Wednesday, 3 October 2018: 08:10
Universal 8 (Expo Center)
M. C. Stan, J. Becking, M. Kolek, A. Groebmeyer (MEET Battery Research Center, University of Muenster), P. Bieker (MEET Battery Research Center, University of Muenster, Institute of Physical Chemistry, University of Muenster), and M. Winter (Helmholtz-Institute Muenster, IEK-12 Juelich, MEET Battery Research Center, University of Muenster)
Driven by the demand of higher energy density batteries, systems based on sulfur and oxygen as cathode materials with lithium electrode regained increased interest as successful candidates for beyond lithium-ion systems [1,2]. Nevertheless, at the surface of the lithium electrode the existence of a native surface film and the formation of a solid electrolyte interphase (SEI) leads to a heterogeneous electrodeposition and thus inhomogeneous current densities during the discharge and charge process. Ultimately, this will result in the formation of high surface area lithium (HSAL, during electrodeposition) and hole/pit formation (during electrodissolution) [3]. Therefore, lithium electrodes are mainly characterized by poor cycling performance with low Coulombic efficiencies, continuously loss of active material that arises in safety concerns.

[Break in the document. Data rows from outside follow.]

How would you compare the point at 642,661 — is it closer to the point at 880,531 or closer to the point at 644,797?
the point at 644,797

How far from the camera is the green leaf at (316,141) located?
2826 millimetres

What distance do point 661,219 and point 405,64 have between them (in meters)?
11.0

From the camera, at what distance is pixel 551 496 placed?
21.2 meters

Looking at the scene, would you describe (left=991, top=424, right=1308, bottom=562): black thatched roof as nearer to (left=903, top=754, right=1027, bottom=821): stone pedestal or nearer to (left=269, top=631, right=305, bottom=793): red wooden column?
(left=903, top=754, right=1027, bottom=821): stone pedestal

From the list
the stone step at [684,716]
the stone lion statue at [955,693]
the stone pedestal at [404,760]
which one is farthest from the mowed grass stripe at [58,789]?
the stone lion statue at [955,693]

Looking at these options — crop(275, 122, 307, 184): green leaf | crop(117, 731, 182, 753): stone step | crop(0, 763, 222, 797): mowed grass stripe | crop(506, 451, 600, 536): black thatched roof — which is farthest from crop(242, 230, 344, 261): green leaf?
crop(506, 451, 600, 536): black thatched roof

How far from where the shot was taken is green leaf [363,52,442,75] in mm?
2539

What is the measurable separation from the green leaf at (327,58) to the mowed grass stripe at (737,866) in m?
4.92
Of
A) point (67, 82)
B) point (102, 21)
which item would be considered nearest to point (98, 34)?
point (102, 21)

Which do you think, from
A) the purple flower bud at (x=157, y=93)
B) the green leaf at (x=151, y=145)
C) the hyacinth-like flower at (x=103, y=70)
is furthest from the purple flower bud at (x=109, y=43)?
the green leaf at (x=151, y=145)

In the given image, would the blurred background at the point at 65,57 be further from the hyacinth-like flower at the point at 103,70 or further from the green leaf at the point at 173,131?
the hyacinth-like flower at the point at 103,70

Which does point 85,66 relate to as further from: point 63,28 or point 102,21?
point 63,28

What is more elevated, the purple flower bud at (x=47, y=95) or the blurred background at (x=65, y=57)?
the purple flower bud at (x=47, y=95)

For practical applications, the electrode-electrolyte interface needs to be tuned in order to avoid these barriers and to reduce the product costs [4]. Previously we have shown that controlling the chemical composition and morphology of the lithium-electrode surface by thinning the surface native film, improved cycling performances with low overpotentials of the lithium electrodeposition was obtained [5]. Furthermore, we would like to further expand such method of mechanically pre-treated lithium electrodes, by creating an artificial-SEI through dry and solution based methods [6]. In this way, it is possible to homogenize the flux of Li+ during the electrodeposition process resulting in stabilized electrochemical performances. Furthermore, we would like to present that such surface modification avoids also the formation of the hole/pits thus reduces the formation of the HSAL. Finally, these surface modifications can be successfully transferred to thin lithium electrodes (<30 µm) as the nominal capacities used with the common laboratory grade lithium electrodes (>150 µm) are extremely oversized. These demonstrations will present the strength of the above mentioned approaches to further improve the electrochemical performances through the interface engineering of lithium electrodes.

[1] H. Kim et al., “Metallic anodes for next generation secondary batteries“, Chem. Soc. Rev. 2013, 42, 9011.

[2] Sheng S. Zhang, “Problem, Status, and Possible Solutions for Lithium Metal Anode of Rechargeable Batteries”, ACS Appl. Energy Mater. 2018, 1, 910.

[3] G. Bieker et al., “Electrochemical in situ investigations of SEI and dendrite formation on the lithium metal anode“, Phys. Chem. Chem. Phys. 2015, 17, 8670.

[4] P. Albertus et al., “Status and challenges in enabling the lithium metal electrode for high-energy and low cost rechargeable batteries”, Nature Energy 2018, 3, 16.

[5] J. Becking et al., “Lithium-Metal Foil Surface Modification: An Effective Method to Improve the Cycling Performance of Lithium-Metal Batteries”, Adv. Mater. Interfaces 2017, 4, 1700166.

[6] J. O. Besenhard et al., “Inorganic film-forming electrolyte additives improving the cycling behavior of metallic lithium electrodes and the self-discharge of carbon-lithium electrodes”, J. Power Sources 1997, 43-44, 413.